×

ニュース

非同盟国の不満に配慮 中東決議に五大国言及 イラン問題で協力期待

■記者 金崎由美(ニューヨーク発)

 NPT再検討会議で5日、核兵器の保有五大国が共同声明で一層の核軍縮を約束した。「中東決議」の履行努力にも触れた点に、非同盟諸国の不満を和らげ、会議を成功に導きたい保有国側の意図がうかがえる。だが、この日で8割以上が終わった政府演説を聞く限り、核兵器を持つ国と持たざる国の溝は依然、深い。

 非核地帯の創設を目指す中東決議は、1995年の再検討会議がNPTの無期限延長を決めた際に採択した。イスラエルの事実上の核兵器保有に対するアラブ諸国の不満が採択の原動力だった。しかし15年間の進展はなく、今回の政府演説でも「無期限延長とパッケージだったはずだ」と強調したエジプトをはじめ、棚ざらし状態への不満がアラブ諸国を中心に噴出した。

 これを受けた共同声明は、中東非核化への努力を約束することにより、イランの核開発疑惑問題への対応で非同盟諸国の協力を取り付けたい保有国側の思惑が見え隠れする。

 5日の再検討会議では、来週からの本格討議の場となる三つの主要委員会にそれぞれ、中東決議の履行を含む地域問題や条約脱退への対応を議論する下部機関を設けることを決めた。

 国連外交筋によると、NPT脱退問題を取り上げることに反対したイランの説得に、再検討会議のカバクトゥラン議長が手腕を発揮したという。実質議論の舞台は整いつつある。
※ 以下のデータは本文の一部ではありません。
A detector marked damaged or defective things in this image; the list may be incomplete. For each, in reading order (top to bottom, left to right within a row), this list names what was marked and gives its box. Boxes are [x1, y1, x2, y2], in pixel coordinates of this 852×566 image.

 しかし、NPTに未加盟のイスラエルをどう扱うか、着地点は見えにくい。米国とイランが激しく対抗している現状では、中東問題で会議が行き詰まる懸念はまだ残る。

 保有国陣営が政府演説で説得力を発揮できていないことも、会議の先行きを不透明にしている大きな要因だ。
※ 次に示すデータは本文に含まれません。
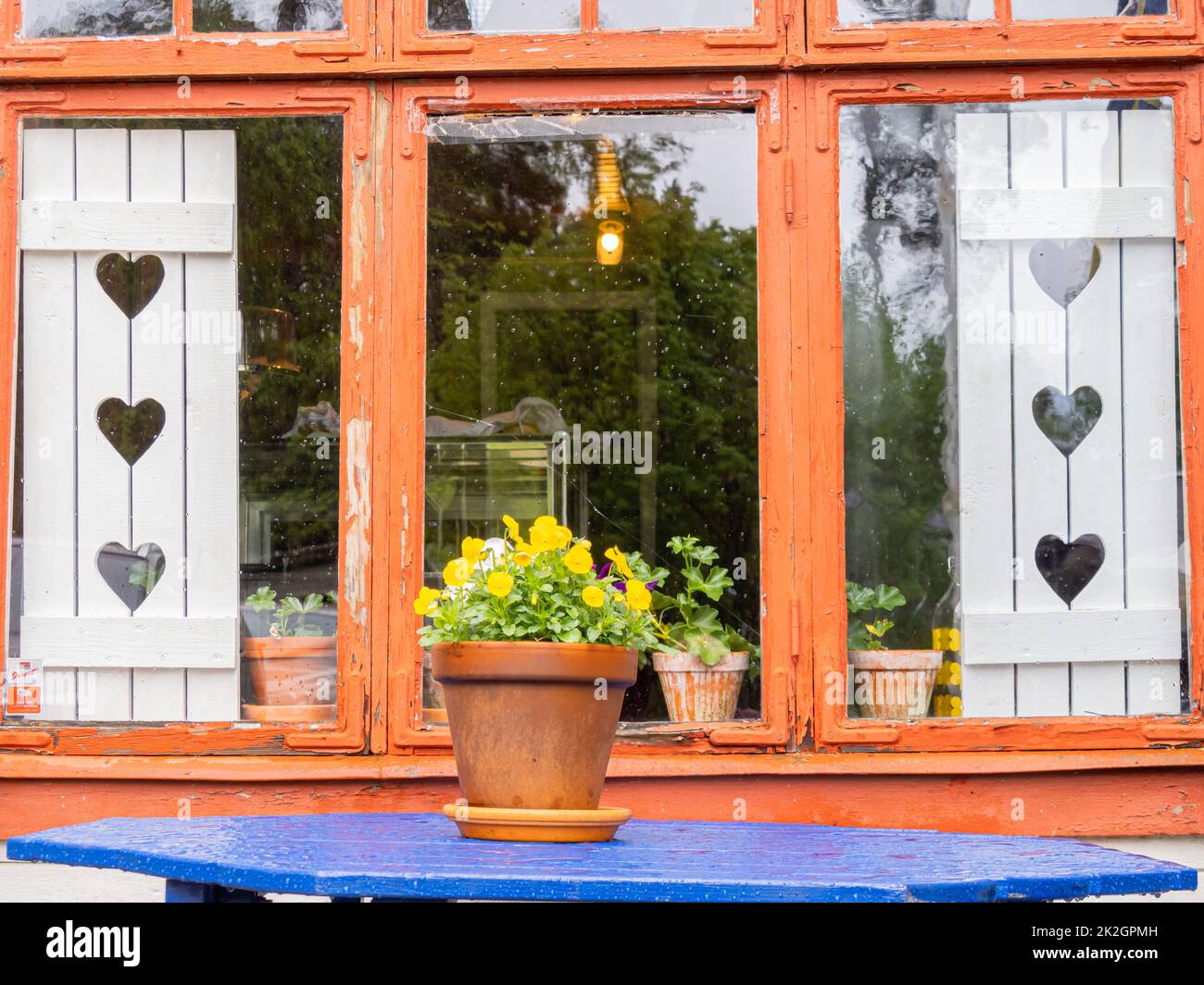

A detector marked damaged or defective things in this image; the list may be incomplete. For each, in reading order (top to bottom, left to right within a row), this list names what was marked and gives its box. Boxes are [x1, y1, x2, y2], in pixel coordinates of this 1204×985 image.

 ロシアは数少ない実績である米国との新核軍縮条約の締結を強調。フランスもCTBT批准など過去の実績ばかりに終始した。CTBT批准への動きを見せない中国は、そのCTBT支持を口にした。

 総選挙と重なった英国は今回、冒頭の演説はしない。米国は会議に合わせて保有核数を公表したものの、非保有国の間では、遅々とした核軍縮の進展に対する「言い訳」との受け止めも少なくない。


民主・平岡氏 取り組み説明 各国議員会合


■記者 岡田浩平(ニューヨーク発)

 NPT再検討会議に合わせた各国議員の会合が5日、米ニューヨーク市内であった。衆院から派遣された民主党の平岡秀夫氏(山口2区)が被爆国の国会の取り組みを説明した。

 平岡氏は2008年に広島市で開かれた主要国(G8)下院議長会議(議長サミット)の様子や、昨年の衆参両院での核廃絶決議を紹介し、「核兵器廃絶に向け一層努力したい」と英語で誓った。
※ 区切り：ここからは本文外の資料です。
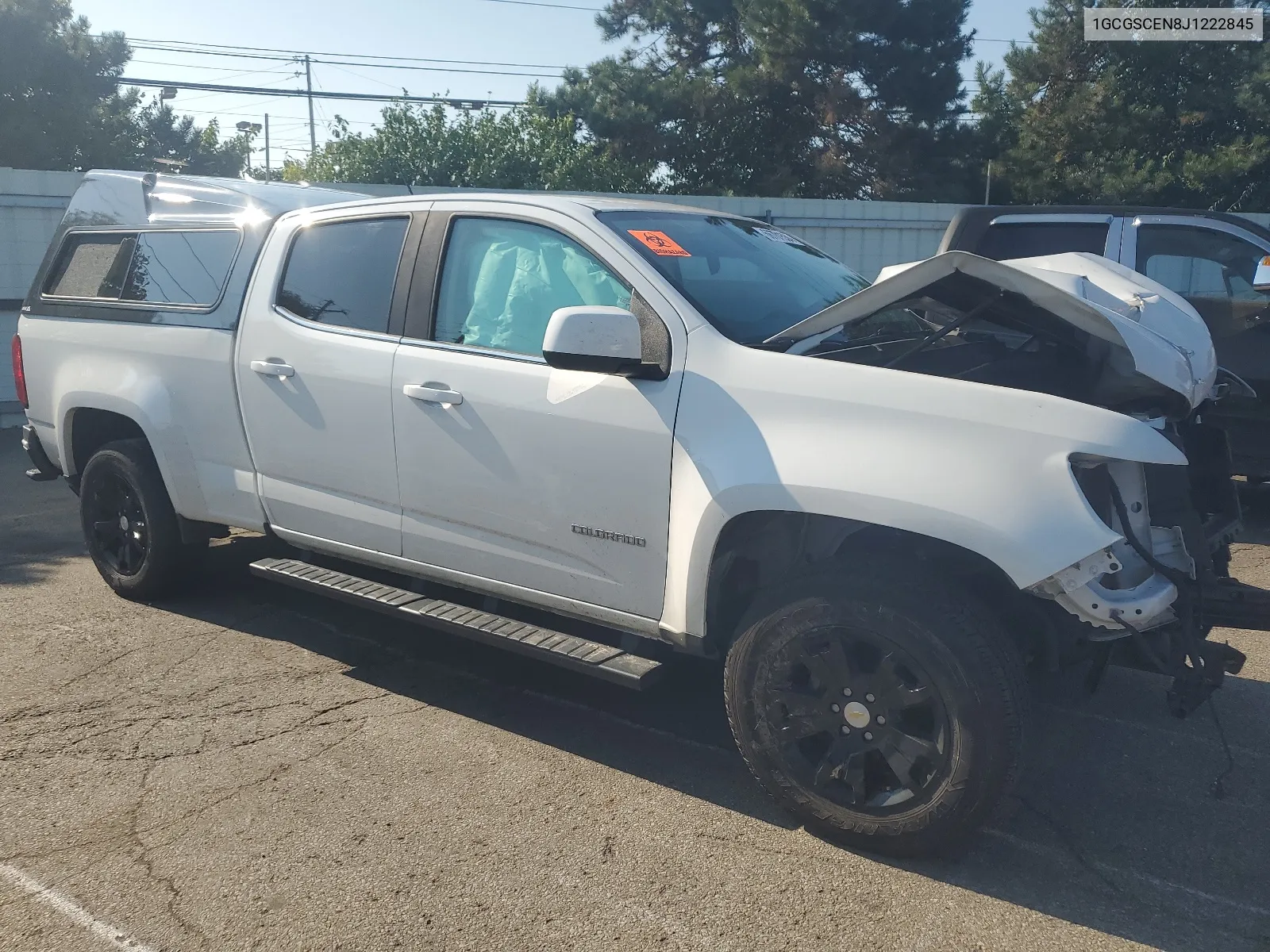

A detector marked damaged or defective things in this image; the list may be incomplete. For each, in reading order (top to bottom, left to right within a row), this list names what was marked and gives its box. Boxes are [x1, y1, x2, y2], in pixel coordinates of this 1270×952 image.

 会合には約20カ国の国会議員らが参加。秋葉忠利広島市長も招かれ、20年までの核兵器廃絶を目指す平和市長会議の取り組みなどを話した。

 平岡氏は会合に先立ち国連のドゥアルテ軍縮担当上級代表と面会。横路孝弘衆院議長が潘基文(バンキムン)事務総長にあてた今年夏の広島訪問を歓迎する書簡を手渡した。